Specify persistent volume storage class. If null (the default), no storageClassName spec is set, choosing the default provisioner.

""

persistence.retain      

Specify whether the Persistent Volume should survive when the helm chart is upgraded or deleted.

""

persistence.createPV      

True if you need to have the chart create a PV for hostPath use cases.

false

persistence.accessMode

Specify accessModes.
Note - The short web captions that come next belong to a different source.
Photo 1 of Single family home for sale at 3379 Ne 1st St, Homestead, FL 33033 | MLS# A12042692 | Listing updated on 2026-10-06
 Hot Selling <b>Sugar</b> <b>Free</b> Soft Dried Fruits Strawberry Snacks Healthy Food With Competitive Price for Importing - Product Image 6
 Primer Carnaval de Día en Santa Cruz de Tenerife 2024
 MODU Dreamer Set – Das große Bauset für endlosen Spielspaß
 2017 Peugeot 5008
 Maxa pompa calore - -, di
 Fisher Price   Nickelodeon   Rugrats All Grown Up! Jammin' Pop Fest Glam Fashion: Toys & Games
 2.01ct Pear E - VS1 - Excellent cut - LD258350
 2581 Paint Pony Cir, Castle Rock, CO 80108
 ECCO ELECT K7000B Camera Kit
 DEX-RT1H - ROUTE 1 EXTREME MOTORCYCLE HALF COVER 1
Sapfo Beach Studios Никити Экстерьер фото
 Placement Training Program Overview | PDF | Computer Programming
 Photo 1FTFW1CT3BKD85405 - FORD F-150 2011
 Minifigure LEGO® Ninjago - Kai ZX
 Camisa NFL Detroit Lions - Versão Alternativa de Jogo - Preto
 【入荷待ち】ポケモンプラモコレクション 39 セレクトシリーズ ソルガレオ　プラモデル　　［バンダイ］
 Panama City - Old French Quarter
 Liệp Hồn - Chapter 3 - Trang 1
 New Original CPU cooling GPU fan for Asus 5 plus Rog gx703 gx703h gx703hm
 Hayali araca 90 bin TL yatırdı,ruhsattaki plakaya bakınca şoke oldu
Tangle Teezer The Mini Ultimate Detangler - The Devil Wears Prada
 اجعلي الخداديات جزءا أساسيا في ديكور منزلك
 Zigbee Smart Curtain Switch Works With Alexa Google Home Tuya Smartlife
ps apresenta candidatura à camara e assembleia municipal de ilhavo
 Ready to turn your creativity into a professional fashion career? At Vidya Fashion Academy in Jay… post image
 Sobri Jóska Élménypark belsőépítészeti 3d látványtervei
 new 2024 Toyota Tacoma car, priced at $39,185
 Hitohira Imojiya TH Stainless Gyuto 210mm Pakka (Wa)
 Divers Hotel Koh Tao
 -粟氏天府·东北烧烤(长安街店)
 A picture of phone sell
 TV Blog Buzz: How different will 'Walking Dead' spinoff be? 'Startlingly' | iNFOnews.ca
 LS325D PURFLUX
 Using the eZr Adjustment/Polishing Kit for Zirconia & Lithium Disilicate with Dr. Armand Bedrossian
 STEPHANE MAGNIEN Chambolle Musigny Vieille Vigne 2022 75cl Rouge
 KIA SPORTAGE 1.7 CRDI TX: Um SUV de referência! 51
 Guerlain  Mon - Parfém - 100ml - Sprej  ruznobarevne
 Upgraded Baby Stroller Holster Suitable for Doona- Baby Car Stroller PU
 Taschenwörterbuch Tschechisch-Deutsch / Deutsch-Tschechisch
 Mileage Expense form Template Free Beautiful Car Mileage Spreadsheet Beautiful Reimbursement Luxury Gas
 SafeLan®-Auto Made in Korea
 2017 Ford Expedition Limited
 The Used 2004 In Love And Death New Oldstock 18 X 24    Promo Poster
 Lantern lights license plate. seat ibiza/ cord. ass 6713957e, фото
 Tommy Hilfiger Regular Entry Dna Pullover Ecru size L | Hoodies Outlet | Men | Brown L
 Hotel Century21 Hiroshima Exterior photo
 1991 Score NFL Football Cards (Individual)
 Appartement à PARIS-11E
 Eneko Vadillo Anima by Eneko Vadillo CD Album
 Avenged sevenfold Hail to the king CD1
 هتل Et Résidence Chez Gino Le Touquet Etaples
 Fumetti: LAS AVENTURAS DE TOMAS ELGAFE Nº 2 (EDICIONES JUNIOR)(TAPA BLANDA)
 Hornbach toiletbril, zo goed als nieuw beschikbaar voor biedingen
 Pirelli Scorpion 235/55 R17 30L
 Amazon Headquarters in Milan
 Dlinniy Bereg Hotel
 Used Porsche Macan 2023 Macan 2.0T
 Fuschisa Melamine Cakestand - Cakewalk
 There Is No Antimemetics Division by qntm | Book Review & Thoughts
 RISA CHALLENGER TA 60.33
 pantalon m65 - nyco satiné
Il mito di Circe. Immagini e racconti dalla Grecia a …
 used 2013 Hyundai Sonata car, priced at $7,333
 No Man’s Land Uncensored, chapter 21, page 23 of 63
If using an NFS or similar setup, you can use ReadWriteMany.

ReadWriteOnce

persistence.size

Specify size of claim (e.g. 8Gi).

50Gi

hostPath

Configures model cache on local disk on the nodes using hostPath – for special cases. One should investigate and understand the security implications before using this option.

""

Service Parameters#

Name

Description

Value

service.type

Specify service type for the deployment.

ClusterIP

service.name

Override the default service name.

""

service.http_port

Specify HTTP Port for the service.

8080

service.annotations

Specify additional annotations to be added to service.

{}

OpenTelemetry Parameters#

Name

Description

Value

zipkinDeployed

Specify if this chart should deploy zipkin for metrics.

false

otelDeployed

Specify if this chart should deploy OpenTelemetry for metrics.

false

otelEnabled

Specify if this chart should sink metrics to OpenTelemetry.

false

otelEnvVars

Env variables to configure OTEL in the container, sane defaults in chart.

{}

logLevel

Log Level to set for the container and metrics collection.

{}

OpenTelemetry configurations can be found in the values section of the OpenTelemetry repository.

Note

Configure the OpenTelemetry exporters according to your needs. The provided helm chart provides sample configuration for exporting traces to Zipkin, and metrics to an OTLP-compatible receiver, stored at opentelemetry-collector.config.exporters.zipkin and opentelemetry-collector.config.exporters.otlp, respectively.

For example, if your metrics setup operates in a pull-based fashion and you want to expose NIM metrics in Prometheus format, you can do so by replacing the OTLP exporter with a Prometheus exporter.